PARIS – The Council of Europe Development Bank (CEB) issued today a €500-million seven-year social inclusion bond to finance social development in Europe. With this new issuance the CEB is acting in accordance with its social mandate and capitalising on its strong track-record of promoting social investments across Europe.  

The CEB launched its second social inclusion bond issue of €500 million with a seven-year maturity, gathering investor interest of over €700 million. In line with the Social Inclusion Bond Framework, the proceeds of the bond will finance projects with a high social added value in the following sectors: social housing, education, and job creation and preservation in micro, small and medium-sized enterprises. 

“This latest issuance demonstrates the CEB’s leading role in the social bond market.

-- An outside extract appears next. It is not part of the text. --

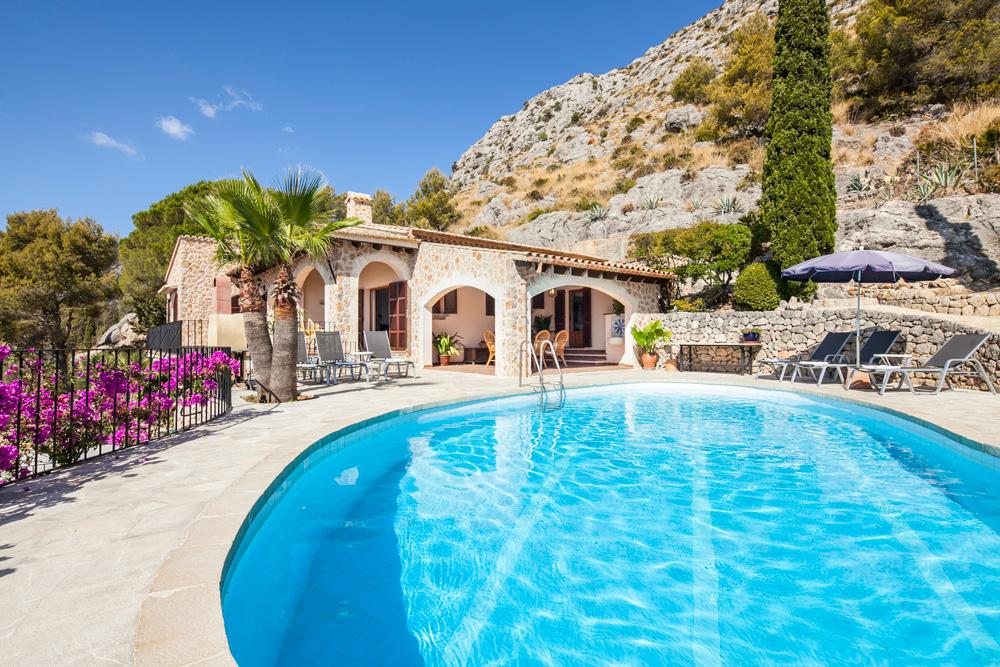 Ajuga Fonto - Mallorca - Oliver's Travels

The CEB’s explicitly social mandate aligns it naturally with this segment of the capital market and ideally positions the institution to issue social bonds,” CEB Governor Rolf Wenzel said. 

“We want to create a momentum in this segment and try to bring the market to our objective, which is to enhance social cohesion in Europe,” the Governor added. 

One of the aims of the social inclusion bond is to broaden the investor base, in line with the CEB’s funding strategy. The issuance attracted a wide range of socially responsible investors, with asset managers and banks showing a particularly strong interest, and demand in Europe coming primarily from Germany and France. 

The issuance followed a series of investor meetings across Europe to present the CEB’s Social Inclusion Bond Framework. Acting as joint book runners on this landmark transaction were Crédit Agricole CIB, DZ Bank, Goldman Sachs International, and Rabobank. 

Technical details on the transaction are available here.

Set up in 1956, the CEB (Council of Europe Development Bank) has 41 member states. Twenty-two Central, Eastern and South Eastern European countries, forming the Bank's target countries, are listed among the member states. As a major instrument of the policy of solidarity in Europe, the Bank finances social projects by making available resources raised in conditions reflecting the quality of its rating (Aa1 with Moody's, outlook stable, AA+ with Standard & Poor's, outlook positive and AA+ with Fitch Ratings, outlook stable). It thus grants loans to its member states, and to financial institutions and local authorities in its member states for the financing of projects in the social sector, in accordance with its Articles of Agreement.